発達障害のうち精神遅滞を伴わないものを指す。医学用語ではなく、また、この用語が存在するのは日本だけである。

山崎
しかし、軽度発達障害という言葉が持つ意味は、要するに軽症だとか軽いという意味でしょう?


石川
もともとは知的には問題がないというところからきているようですが。


山崎
知的レベルが正常範囲内にあるということが要するに「軽い」と表現され、障害児論というか、発達障害の領域でも使われるようになったのでしょう。しかし、現実には軽度発達障害と言われている人たちが持つ困難さ、生活のしにくさは、知的障害がある発達障害の人たちとは次元や質がまったく違いますし、非常に深刻な問題があります。ですから日本自閉症協会会員の方々の意見などを聞きますと、「軽度発達障害という言い方はしてくれるな」という人の方が多いですね。誤解が大きいものですから。そういう意味で、慎重に扱わなければならないわけです。


文部科学省は「軽度発達障害」という言葉を使用していたが、2007年3月にこの用語の使用停止を表明している。

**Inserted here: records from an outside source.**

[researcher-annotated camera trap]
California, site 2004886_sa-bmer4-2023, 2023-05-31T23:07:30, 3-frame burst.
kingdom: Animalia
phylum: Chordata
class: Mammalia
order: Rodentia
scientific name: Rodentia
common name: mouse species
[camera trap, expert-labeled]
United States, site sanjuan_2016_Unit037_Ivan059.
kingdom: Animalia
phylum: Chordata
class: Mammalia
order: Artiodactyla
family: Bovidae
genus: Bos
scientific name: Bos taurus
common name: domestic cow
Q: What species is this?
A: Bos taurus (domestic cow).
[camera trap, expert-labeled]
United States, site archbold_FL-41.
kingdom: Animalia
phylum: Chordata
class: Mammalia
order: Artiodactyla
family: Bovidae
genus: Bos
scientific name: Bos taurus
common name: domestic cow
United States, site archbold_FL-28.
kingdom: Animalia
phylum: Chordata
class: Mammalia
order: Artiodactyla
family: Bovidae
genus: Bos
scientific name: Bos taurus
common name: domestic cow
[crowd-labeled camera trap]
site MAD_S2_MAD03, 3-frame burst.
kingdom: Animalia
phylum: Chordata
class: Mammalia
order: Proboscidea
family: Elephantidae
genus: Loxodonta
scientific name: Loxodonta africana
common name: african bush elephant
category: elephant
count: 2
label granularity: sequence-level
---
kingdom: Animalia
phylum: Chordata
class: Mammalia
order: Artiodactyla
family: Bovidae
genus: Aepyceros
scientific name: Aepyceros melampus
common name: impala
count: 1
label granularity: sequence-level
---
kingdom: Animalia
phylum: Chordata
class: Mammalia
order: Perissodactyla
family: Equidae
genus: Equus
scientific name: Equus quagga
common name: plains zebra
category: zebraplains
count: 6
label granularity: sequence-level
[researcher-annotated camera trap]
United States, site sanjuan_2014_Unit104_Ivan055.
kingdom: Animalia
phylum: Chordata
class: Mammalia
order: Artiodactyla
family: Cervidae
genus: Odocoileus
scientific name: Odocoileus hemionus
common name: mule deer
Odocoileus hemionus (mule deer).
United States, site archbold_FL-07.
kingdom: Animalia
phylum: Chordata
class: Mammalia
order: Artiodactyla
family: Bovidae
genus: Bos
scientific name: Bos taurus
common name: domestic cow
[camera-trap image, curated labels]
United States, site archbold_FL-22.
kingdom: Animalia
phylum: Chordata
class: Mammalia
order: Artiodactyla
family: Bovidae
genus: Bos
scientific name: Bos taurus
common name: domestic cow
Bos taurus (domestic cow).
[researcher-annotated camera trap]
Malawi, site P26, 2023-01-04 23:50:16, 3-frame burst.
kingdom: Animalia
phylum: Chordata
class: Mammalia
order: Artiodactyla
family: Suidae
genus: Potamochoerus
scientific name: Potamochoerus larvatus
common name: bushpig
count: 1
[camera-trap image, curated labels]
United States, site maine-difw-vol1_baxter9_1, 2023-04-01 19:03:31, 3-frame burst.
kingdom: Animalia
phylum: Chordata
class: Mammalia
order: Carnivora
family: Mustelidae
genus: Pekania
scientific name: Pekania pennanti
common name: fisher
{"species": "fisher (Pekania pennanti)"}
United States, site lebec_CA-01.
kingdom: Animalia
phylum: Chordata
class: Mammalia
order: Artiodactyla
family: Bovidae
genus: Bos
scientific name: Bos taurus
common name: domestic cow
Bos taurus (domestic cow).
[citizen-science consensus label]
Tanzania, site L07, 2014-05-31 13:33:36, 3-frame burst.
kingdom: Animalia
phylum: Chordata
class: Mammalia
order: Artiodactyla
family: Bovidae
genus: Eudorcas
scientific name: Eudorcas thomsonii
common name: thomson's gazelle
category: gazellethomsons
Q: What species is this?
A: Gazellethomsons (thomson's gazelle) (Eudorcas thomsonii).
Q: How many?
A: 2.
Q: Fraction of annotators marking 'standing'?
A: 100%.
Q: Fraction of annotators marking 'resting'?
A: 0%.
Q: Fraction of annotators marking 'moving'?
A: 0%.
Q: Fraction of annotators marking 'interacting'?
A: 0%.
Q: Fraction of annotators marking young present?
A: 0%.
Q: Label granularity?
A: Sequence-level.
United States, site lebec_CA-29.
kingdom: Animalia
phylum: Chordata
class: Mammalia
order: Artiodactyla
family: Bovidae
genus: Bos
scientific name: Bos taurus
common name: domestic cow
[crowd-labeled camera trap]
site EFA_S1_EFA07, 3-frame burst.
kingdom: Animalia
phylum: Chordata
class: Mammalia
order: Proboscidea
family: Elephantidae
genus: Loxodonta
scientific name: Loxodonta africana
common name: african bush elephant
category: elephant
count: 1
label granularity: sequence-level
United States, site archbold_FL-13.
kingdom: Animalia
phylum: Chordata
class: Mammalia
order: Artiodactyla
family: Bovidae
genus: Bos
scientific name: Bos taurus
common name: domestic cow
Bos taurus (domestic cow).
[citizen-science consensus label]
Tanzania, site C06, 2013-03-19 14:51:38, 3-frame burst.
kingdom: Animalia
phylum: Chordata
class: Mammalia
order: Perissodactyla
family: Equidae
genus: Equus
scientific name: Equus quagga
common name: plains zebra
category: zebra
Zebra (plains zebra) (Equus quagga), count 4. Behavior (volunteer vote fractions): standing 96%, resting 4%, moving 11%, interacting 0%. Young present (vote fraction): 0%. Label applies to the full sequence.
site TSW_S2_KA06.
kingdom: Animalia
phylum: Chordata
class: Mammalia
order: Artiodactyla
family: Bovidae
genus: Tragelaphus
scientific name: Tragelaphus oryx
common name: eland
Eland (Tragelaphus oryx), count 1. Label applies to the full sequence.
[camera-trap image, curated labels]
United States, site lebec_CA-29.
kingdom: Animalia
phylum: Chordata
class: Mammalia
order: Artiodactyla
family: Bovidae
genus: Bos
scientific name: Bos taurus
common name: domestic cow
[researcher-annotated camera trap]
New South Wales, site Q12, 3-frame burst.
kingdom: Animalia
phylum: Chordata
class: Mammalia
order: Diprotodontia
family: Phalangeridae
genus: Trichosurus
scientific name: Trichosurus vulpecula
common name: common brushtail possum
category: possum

この用語を広めたのは杉山登志郎氏であると言われている。

 このように訳語の安当性ひいては語源まで調べて修正が可能な言葉でも問題を学んでいるのであるから、「軽度発達障害」に至っては論を侯たない。「軽度発達障害」が初めて公の場で使われたのは、学会のメインテーマとしてであったようだ。杉山登志郎を実行委員長に一九九九年八月、静岡で持たれた第三四回日本発達障害学会のことであり、その集会ではテンプル・グランディンの特別講演などが持たれたが、軽度発達障害という用語の提唱もしくは検討が行われた記録は残っていない。「軽度の発達障害」という表現は既に存在しており、「の」を取り除いてキャッチコピーにしたと邪推したくなる。(石川元,2007,「『軽度発達障害』というラベル」『現代のエスプリ』(476),228〜242.)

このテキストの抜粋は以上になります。